When a Blueprint is destroyed (removed from CDK code and redeployed), the record is soft-deleted (status: 'removed' with a 30-day TTL). Tasks for removed repos are rejected with REPO_NOT_ONBOARDED.

If a Blueprint specifies runtimeArn or githubTokenSecretArn, the corresponding ARNs must also be passed to the TaskOrchestrator construct via additionalRuntimeArns and additionalSecretArns so the orchestrator Lambda has IAM permissions to access them.

For the full design, see docs/design/REPO_ONBOARDING.md.

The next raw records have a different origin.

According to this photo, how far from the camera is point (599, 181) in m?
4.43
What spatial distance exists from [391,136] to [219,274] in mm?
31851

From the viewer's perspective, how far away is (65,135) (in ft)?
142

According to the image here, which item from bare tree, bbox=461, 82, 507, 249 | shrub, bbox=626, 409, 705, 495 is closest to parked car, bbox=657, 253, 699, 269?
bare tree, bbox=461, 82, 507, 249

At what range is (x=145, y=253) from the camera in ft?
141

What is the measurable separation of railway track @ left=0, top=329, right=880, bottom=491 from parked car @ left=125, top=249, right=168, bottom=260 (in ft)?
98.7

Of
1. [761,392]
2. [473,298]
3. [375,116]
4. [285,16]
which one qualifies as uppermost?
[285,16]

Self-signup is disabled. Create a user via the AWS CLI:

Terminal window
USER_POOL_ID=$(aws cloudformation describe-stacks --stack-name backgroundagent-dev \
--query 'Stacks[0].Outputs[?OutputKey==`UserPoolId`].OutputValue' --output text)
aws cognito-idp admin-create-user \
--user-pool-id $USER_POOL_ID \
--username user@example.com \
--temporary-password 'TempPass123!@'
aws cognito-idp admin-set-user-password \
--user-pool-id $USER_POOL_ID \
--username user@example.com \
--password 'YourPerm@nent1Pass!' \
--permanent

Authenticate and verify the API is working:

Terminal window
APP_CLIENT_ID=$(aws cloudformation describe-stacks --stack-name backgroundagent-dev \
--query 'Stacks[0].Outputs[?OutputKey==`AppClientId`].OutputValue' --output text)
API_URL=$(aws cloudformation describe-stacks --stack-name backgroundagent-dev \
--query 'Stacks[0].Outputs[?OutputKey==`ApiUrl`].OutputValue' --output text)
TOKEN=$(aws cognito-idp initiate-auth \
--client-id $APP_CLIENT_ID \
--auth-flow USER_PASSWORD_AUTH \
--auth-parameters USERNAME=user@example.com,PASSWORD='YourPerm@nent1Pass!' \
--query 'AuthenticationResult.IdToken' --output text)
# List tasks (should return empty list)
curl -s "$API_URL/tasks" -H "Authorization: $TOKEN" | jq .
# Create a task
curl -s -X POST "$API_URL/tasks" \
-H "Authorization: $TOKEN" \
-H "Content-Type: application/json" \
-d '{"repo": "owner/repo", "task_description": "Test task"}' | jq .

For the full API reference, see the User guide.